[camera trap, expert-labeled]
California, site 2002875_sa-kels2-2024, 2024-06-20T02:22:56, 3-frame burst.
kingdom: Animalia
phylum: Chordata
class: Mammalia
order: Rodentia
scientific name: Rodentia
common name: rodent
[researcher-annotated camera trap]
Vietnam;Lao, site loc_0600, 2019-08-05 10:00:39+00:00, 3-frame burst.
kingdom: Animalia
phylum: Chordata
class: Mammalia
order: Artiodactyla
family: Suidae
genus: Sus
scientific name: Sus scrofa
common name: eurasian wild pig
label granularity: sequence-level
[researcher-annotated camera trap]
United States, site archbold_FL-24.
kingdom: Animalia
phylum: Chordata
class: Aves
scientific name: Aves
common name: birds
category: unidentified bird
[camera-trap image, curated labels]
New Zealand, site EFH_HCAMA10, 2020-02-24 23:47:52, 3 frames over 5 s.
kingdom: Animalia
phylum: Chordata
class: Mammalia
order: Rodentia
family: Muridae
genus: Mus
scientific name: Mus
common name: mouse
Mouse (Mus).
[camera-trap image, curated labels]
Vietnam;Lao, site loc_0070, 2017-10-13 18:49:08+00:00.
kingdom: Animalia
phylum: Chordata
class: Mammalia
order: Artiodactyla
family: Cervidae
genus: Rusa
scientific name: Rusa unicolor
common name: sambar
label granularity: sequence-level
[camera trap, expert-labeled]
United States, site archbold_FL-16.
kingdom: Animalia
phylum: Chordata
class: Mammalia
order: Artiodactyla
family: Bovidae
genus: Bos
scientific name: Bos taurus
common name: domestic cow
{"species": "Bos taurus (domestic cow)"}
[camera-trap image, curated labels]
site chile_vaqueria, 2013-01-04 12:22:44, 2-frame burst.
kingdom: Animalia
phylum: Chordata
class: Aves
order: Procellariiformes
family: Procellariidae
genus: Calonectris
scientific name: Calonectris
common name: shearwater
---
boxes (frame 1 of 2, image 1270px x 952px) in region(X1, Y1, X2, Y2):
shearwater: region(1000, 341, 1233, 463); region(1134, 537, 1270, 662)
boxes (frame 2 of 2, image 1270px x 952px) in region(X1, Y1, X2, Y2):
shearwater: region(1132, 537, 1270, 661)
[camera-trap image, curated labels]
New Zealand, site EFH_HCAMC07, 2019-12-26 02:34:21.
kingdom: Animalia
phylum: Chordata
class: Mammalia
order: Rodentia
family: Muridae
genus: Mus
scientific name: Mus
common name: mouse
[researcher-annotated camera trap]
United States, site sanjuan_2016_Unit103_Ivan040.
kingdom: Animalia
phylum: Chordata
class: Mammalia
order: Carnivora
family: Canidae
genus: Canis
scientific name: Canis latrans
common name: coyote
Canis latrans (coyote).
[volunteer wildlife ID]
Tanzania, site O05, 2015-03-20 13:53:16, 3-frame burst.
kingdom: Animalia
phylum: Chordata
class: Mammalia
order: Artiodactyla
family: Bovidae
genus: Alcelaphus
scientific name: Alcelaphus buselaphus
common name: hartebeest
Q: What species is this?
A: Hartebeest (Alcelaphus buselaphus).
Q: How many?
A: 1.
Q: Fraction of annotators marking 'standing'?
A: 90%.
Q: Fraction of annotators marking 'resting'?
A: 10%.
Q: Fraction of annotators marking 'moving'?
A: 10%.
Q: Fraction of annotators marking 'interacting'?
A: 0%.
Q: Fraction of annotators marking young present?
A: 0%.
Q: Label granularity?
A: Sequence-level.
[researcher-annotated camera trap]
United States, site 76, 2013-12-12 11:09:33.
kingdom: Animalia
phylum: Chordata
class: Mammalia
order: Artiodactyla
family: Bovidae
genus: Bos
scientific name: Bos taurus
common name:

-------------------------

What the task requires: Select every line above that contains the word "States", and copy it.

Solution for this exercise:
United States, site archbold_FL-24.
United States, site archbold_FL-16.
United States, site sanjuan_2016_Unit103_Ivan040.
United States, site 76, 2013-12-12 11:09:33.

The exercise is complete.